[Collected data]

■ ■ ■ ■

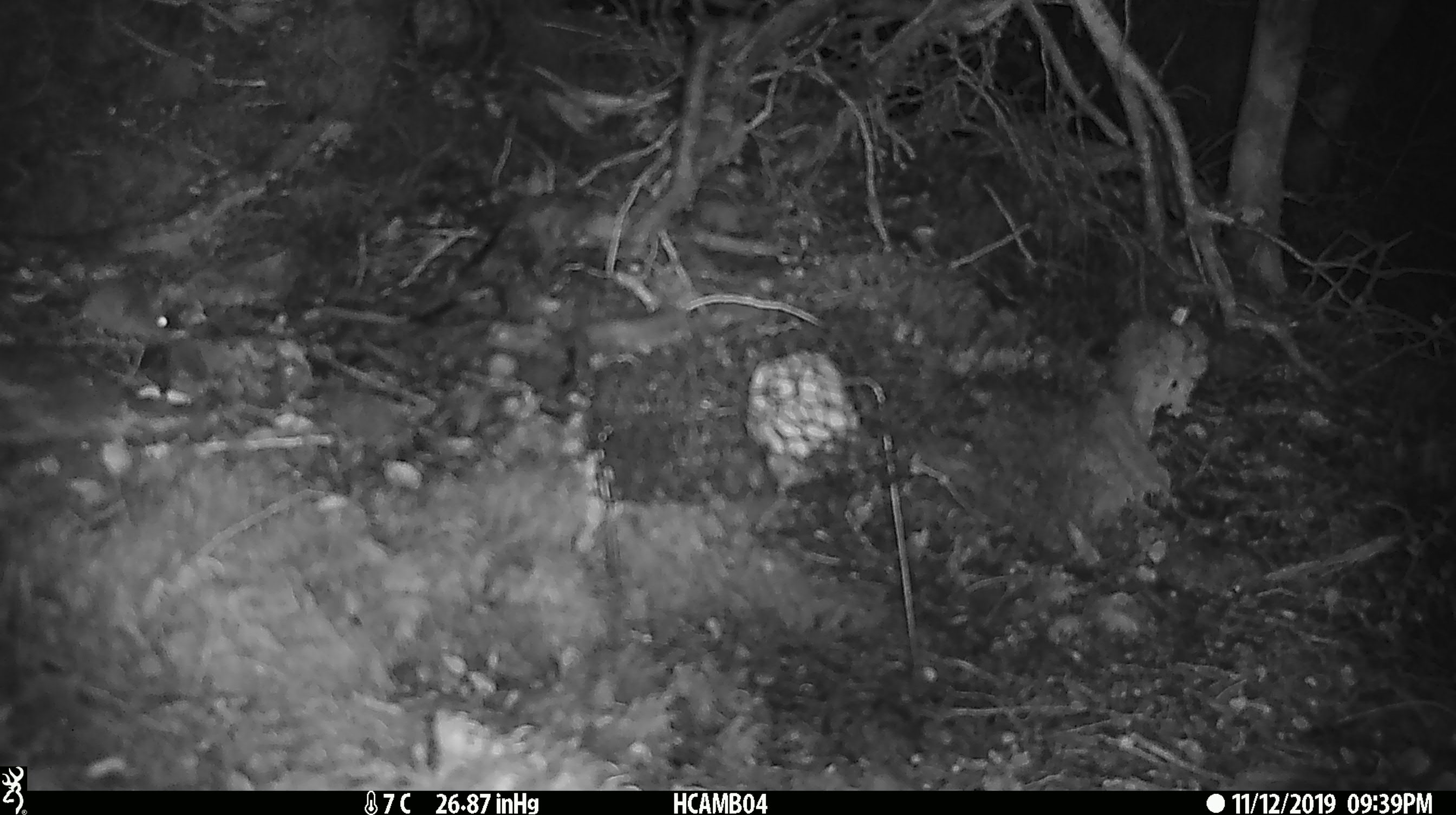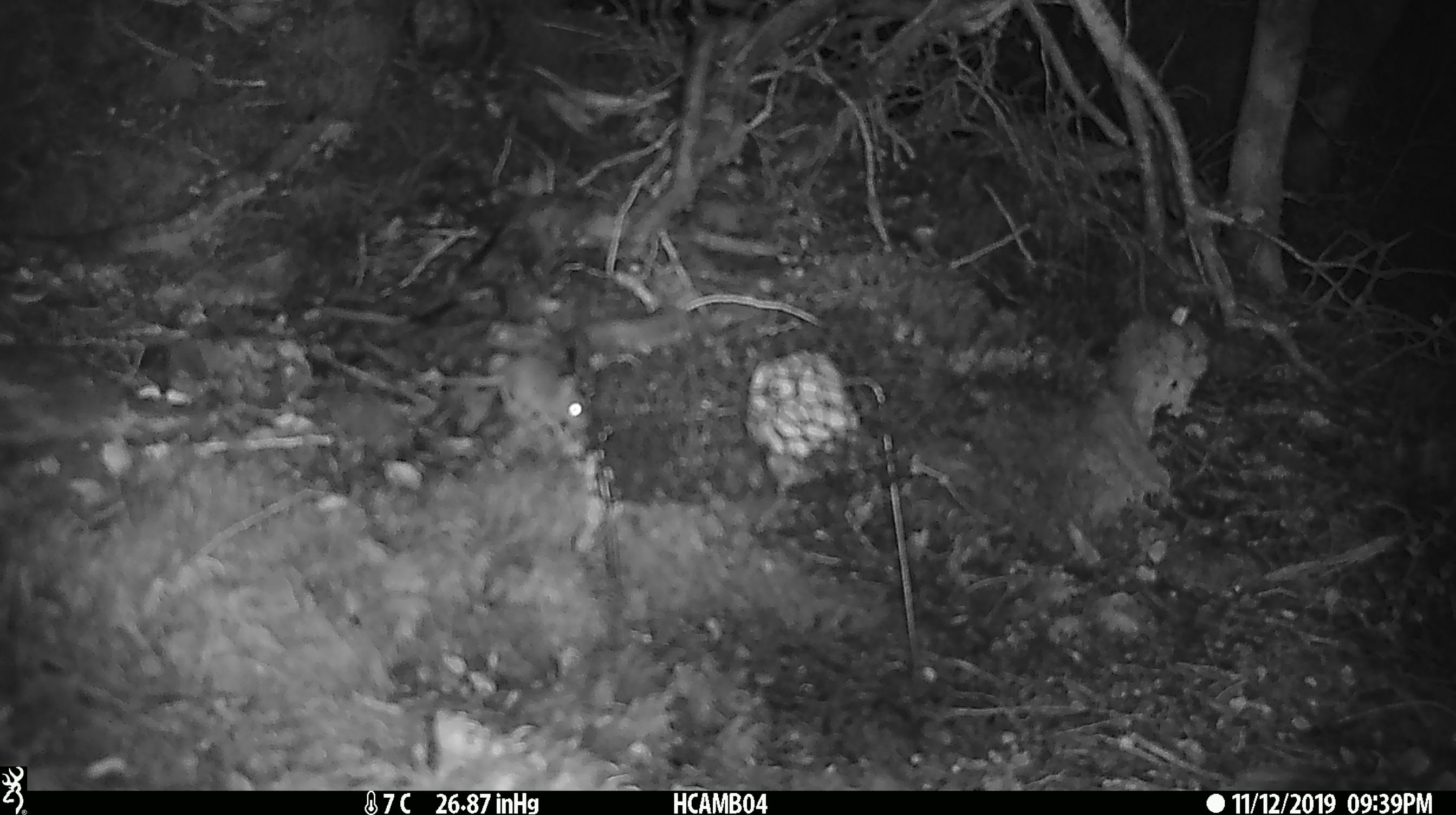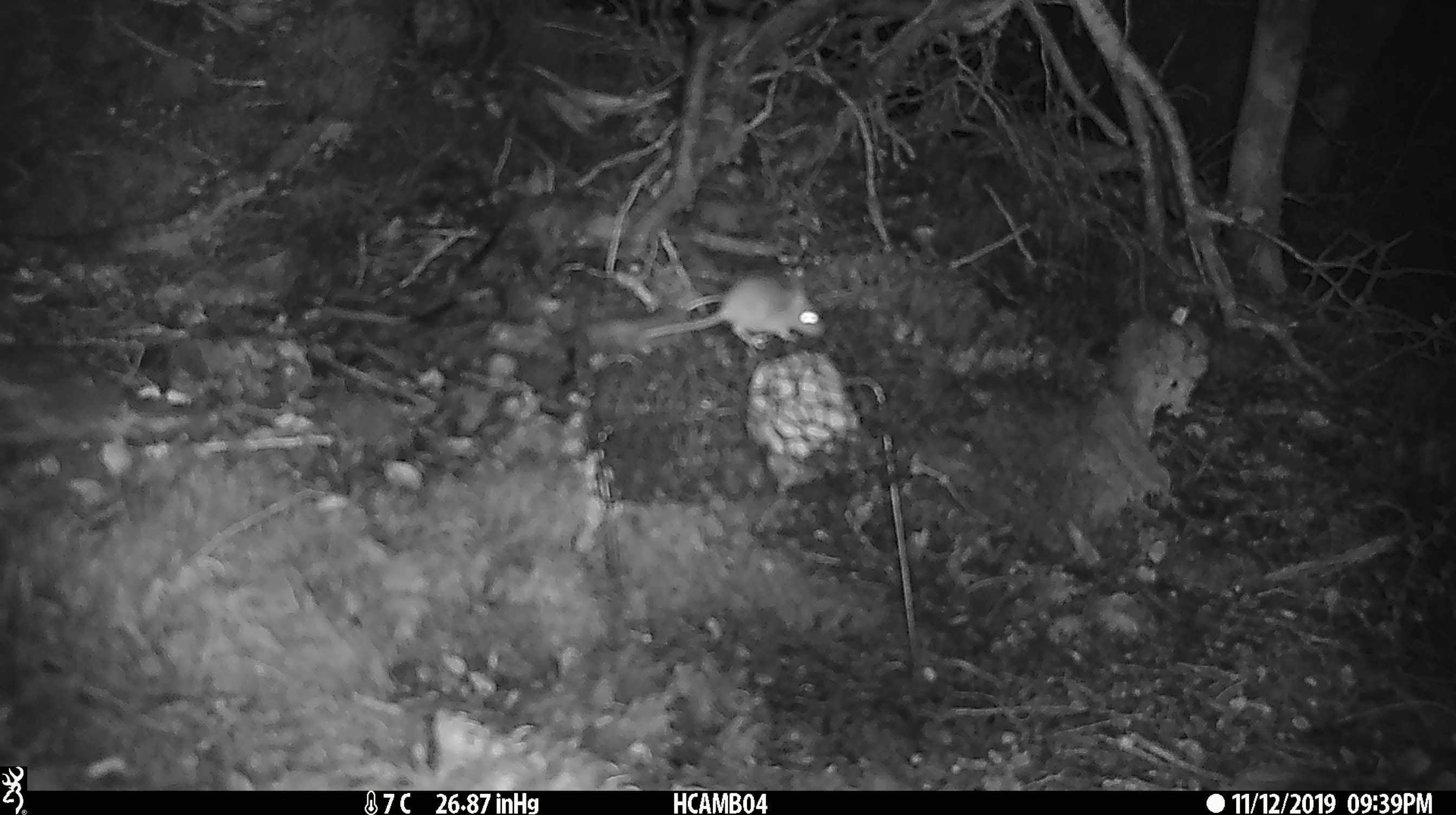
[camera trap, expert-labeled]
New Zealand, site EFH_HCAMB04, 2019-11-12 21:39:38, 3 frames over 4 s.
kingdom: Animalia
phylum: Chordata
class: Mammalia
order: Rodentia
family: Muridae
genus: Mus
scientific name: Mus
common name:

■ ■ ■ ■

Starting at the line that contains "class: Mammalia", reproduce each line through the end of the records exactly, both ends included.

class: Mammalia
order: Rodentia
family: Muridae
genus: Mus
scientific name: Mus
common name:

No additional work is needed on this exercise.